• **PAGE EXCERPT**:
────────────────

# The Beautiful British Countryside (Pic Heavy!!)



## Belle's Mom (Jan 24, 2007)

That is so beautiful! Looks like you had a great time.


----------



## mudEpawz (Jan 20, 2011)

Amazing pictures!!! I love england, you have the most beautiful country!!!


----------



## Door (Apr 2, 2010)

Thanks for the British pictures. They do capture "Britishness", dog and all!


----------



## Ranger (Nov 11, 2009)

Wow, beautiful shots! I love the pic of the dun tied up next to the bicycle! I wish I could ride my horse around town...


----------



## AlanK (Jun 28, 2008)

Those are breathtaking photo's.....who is hiding behind the tree


----------



## elly (Nov 21, 2010)

[QUOTEwho is hiding behind the tree[/QUOTE] Its a new species.....human top half and dog bottom half!


----------



## Claire's Friend (Feb 26, 2007)

OMG I want to come live with you !! That is sooo beautiful. I love the "hiding" picture. Thanks for sharing your adventure, it looks like so much fun.


----------



## roxanness (May 29, 2009)

I went to school in England (Sibton Park in Folkstone, Kent) your beautiful pictures bring back memories of the magnificent countryside. I hadn't yet discovered Goldens when I was living there but now your pctures make me realize that a Golden is all that is missing from my childhood memories.


----------



## Molly's Mum (Apr 1, 2011)

Lovely photos elly  I haven't been to the new forest for a while, after seeing your photos I think we need to plan a long weekend there again. I bet Chester loved seeing all those new forest ponies and the deer are beautiful, what a sight! Chester looks very cool wearing his shades and it looks like he was lucky to indulge in some delicious ice cream, yummy


----------



## honeysmum (Dec 4, 2007)

────────────────

[Dataset excerpt]
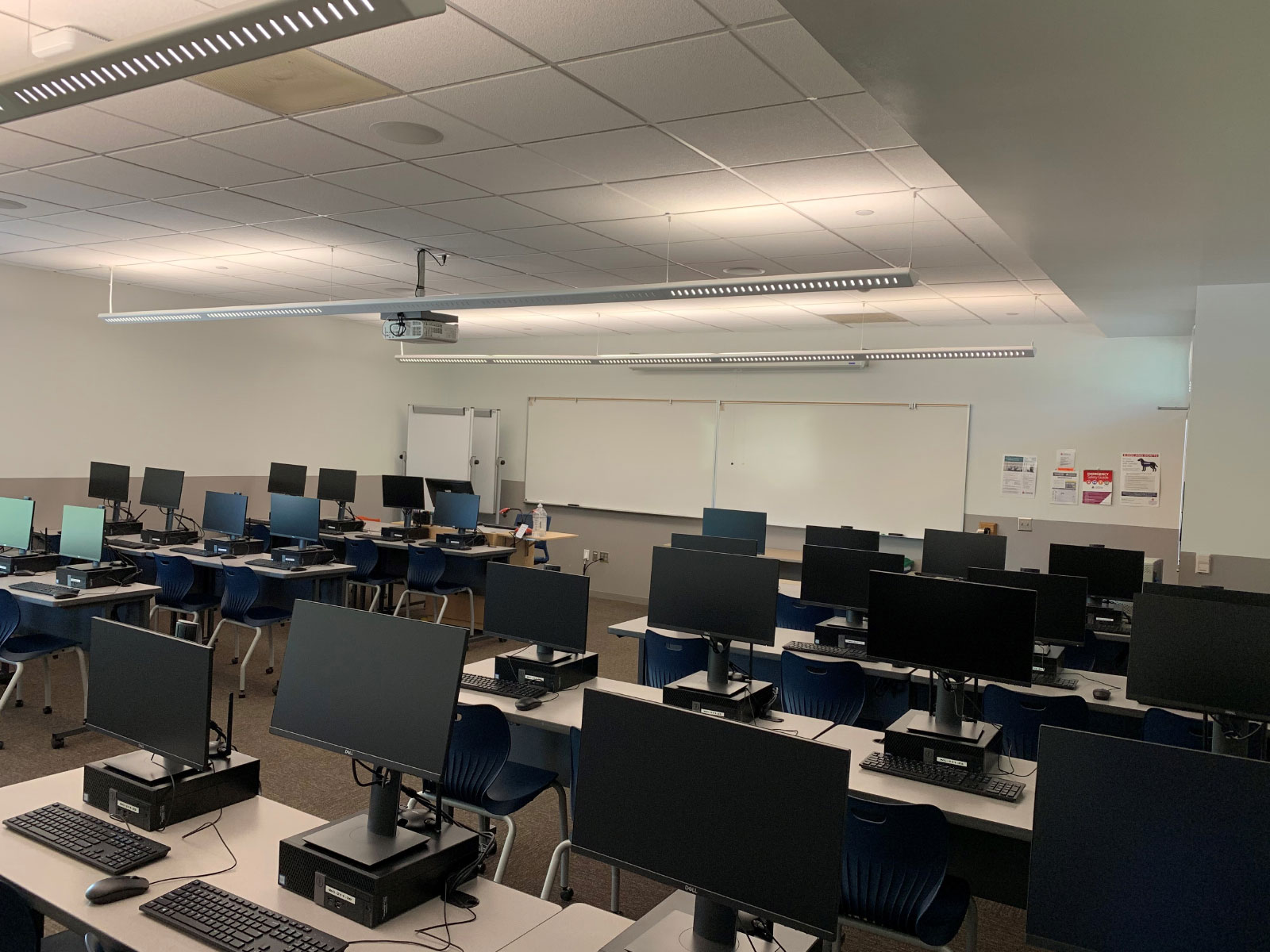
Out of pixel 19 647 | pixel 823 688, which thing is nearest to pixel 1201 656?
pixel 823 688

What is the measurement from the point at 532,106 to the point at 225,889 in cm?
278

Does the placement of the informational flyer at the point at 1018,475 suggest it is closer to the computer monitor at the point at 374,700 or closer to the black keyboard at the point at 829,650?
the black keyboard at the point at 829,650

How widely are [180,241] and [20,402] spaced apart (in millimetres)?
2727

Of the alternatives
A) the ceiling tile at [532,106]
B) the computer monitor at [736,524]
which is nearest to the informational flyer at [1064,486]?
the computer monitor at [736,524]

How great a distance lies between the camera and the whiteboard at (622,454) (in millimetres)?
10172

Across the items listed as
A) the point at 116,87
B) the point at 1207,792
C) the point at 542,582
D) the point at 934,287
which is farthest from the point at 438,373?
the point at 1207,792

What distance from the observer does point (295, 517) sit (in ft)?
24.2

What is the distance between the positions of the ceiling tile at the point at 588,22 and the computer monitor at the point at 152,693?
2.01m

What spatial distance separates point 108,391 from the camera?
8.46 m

────────────────

• **TASK A**:
Answer these questions from the British countryside thread:
(i) Which school did roxanness attend in England?
(ii) What does elly say is hiding behind the tree?
(iii) What does Molly's Mum say Chester looks very cool wearing?
• **TASK B**: Supply the text that follows the last line of the British countryside thread.

• **TASK RESPONSE A**:
(i) Sibton Park in Folkstone, Kent.
(ii) A new species, with a human top half and a dog bottom half.
(iii) His shades.

• **TASK RESPONSE B**:
Lovely photos Elly I haven't been to the New Forest for a few years but think I will have to try and make it on my list of places to visit this year, Chester looks a cool dude in his glasses.


----------



## elly (Nov 21, 2010)

Claire's Friend said:


> OMG I want to come live with you !! That is sooo beautiful. I love the "hiding" picture. Thanks for sharing your adventure, it looks like so much fun.


 Haha, come on over, you will love it! The New Forest is stunning, bliss for people and dogs a like


----------



## magiclover (Apr 22, 2008)

I've only been gone for 1 day and I miss it so much already!! I love the beauty of the countryside and my dog walks are never going be the same again. :bawling:


----------



## goldensrbest (Dec 20, 2007)

Loved england when we lived there, the building, looks like the one, that was on chicksands afb, in the 70's, when we were stationed there.


----------



## LovelyGold (Nov 4, 2010)

What a wonderfully beautiful place! Thank you for sharing photos of your fun and lovely holiday!


----------



## elly (Nov 21, 2010)

magiclover said:


> I've only been gone for 1 day and I miss it so much already!! I love the beauty of the countryside and my dog walks are never going be the same again. :bawling:


Oh no!!! We are missing you already too! Come back soooon! x


----------



## elly (Nov 21, 2010)

goldensrbest said:


> Loved england when we lived there, the building, looks like the one, that was on chicksands afb, in the 70's, when we were stationed there.


The building is the hotel we stayed at in a place called Burley in The New Forest, our room, complete with old four poster bed looked out on to a field full of deer and stags, so lovely.


----------



## Ruby'smom (Feb 4, 2008)

looks like a great time was had by all 
lovely contryside too 
and nice weather 
what more can you ask for


----------



## davebeech (Feb 11, 2006)

brilliant pics and love the pub pic


----------



## CAROLINA MOM (May 12, 2009)

Beautiful pictures, looks so peaceful. Thank you for sharing your wonderful adventure with us.


----------



## lgnutah (Feb 26, 2007)

Beautiful pictures. And, I bet it isn't hot there so you can actually enjoy walking long distances.


----------



## Sienna's Mom (Oct 23, 2007)

Gorgeous photos!! Wonderful composition!!! Each one really tells a story, so beautiful :


----------



## Lisa_and_Willow. (Dec 18, 2007)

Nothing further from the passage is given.